Personal information
- Full name: Pearl van der Wissel-Nielsen
- Born: 14 April 1984 (age 42) Leiden, Netherlands
- Nationality: Dutch
- Height: 1.71 m (5 ft 7 in)
- Playing position: Centre back

Senior clubs
- Years: Team
- 2000-2001: VOC Amsterdam
- 2001-2002: Omni SV Hellas
- 2002-2009: GOG Svendborg
- 2009-2010: Toulon Handball
- 2010-2011: Thüringer HC
- 2011-2012: SK Aarhus
- 2012-2018: Odense Håndbold

National team
- Years: Team / Apps / (Gls)
- 1999-2017: Netherlands / 217 / (560)

Medal record
World Championship
| Bronze medal – third place | 2017 Germany |  |

= Pearl van der Wissel =

Dutch handball player (born 1984)

Pearl van der Wissel (born 14 April 1984) is a former Dutch handballer, who played for the Dutch national handball team, where she in 2017 was part of the team that won bronze medals at the 2017 World Championship.

==Career==
Pearl van der Wissel played in her home country for UDSV, Aalsmeer, Orient, VOC Amsterdam and Omni sportverenigung Hellas. In 2002 she won the Dutch championship with Hellas.

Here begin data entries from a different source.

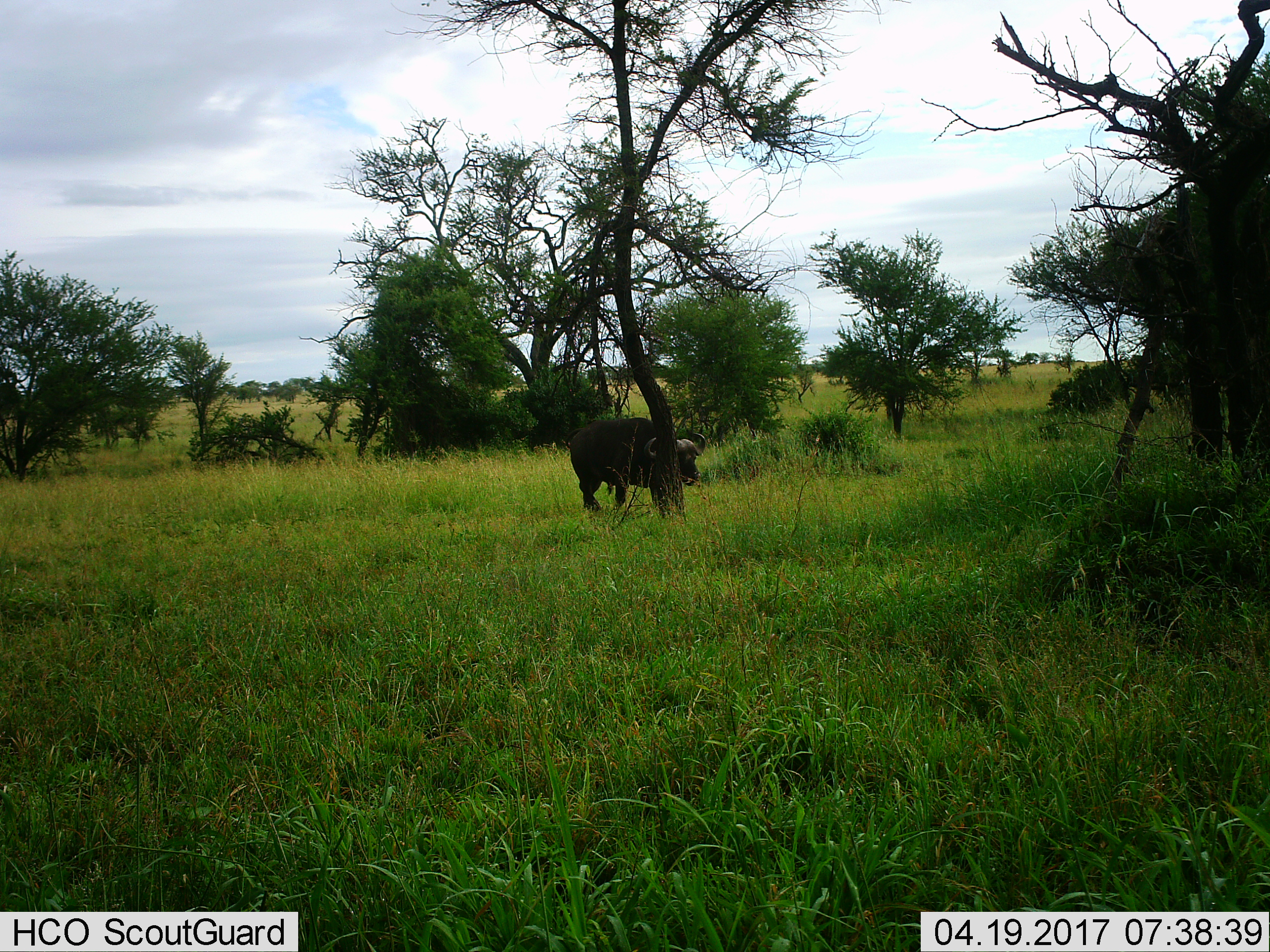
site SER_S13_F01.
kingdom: Animalia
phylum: Chordata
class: Mammalia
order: Artiodactyla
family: Bovidae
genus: Syncerus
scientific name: Syncerus caffer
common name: african buffalo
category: buffalo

Afterwards she joined Danish side GOG Håndbold, where she won the 2005 Danish Cup. After 7 years in Denmark, she joined French side Toulon Handball, where she won the French championship in 2010. After a season in France she joined German side Thüringer HC. Here she won the 2011 German championship and DHB-Pokal double.

In 2011 she returned to Denmark to join SK Aarhus. A year later she joined league rivals HC Odense. She retired after the 2014–15 season, but came back to Odense after Nadia Offendal had suffered a knee injury.
She ended her career in 2018 for good.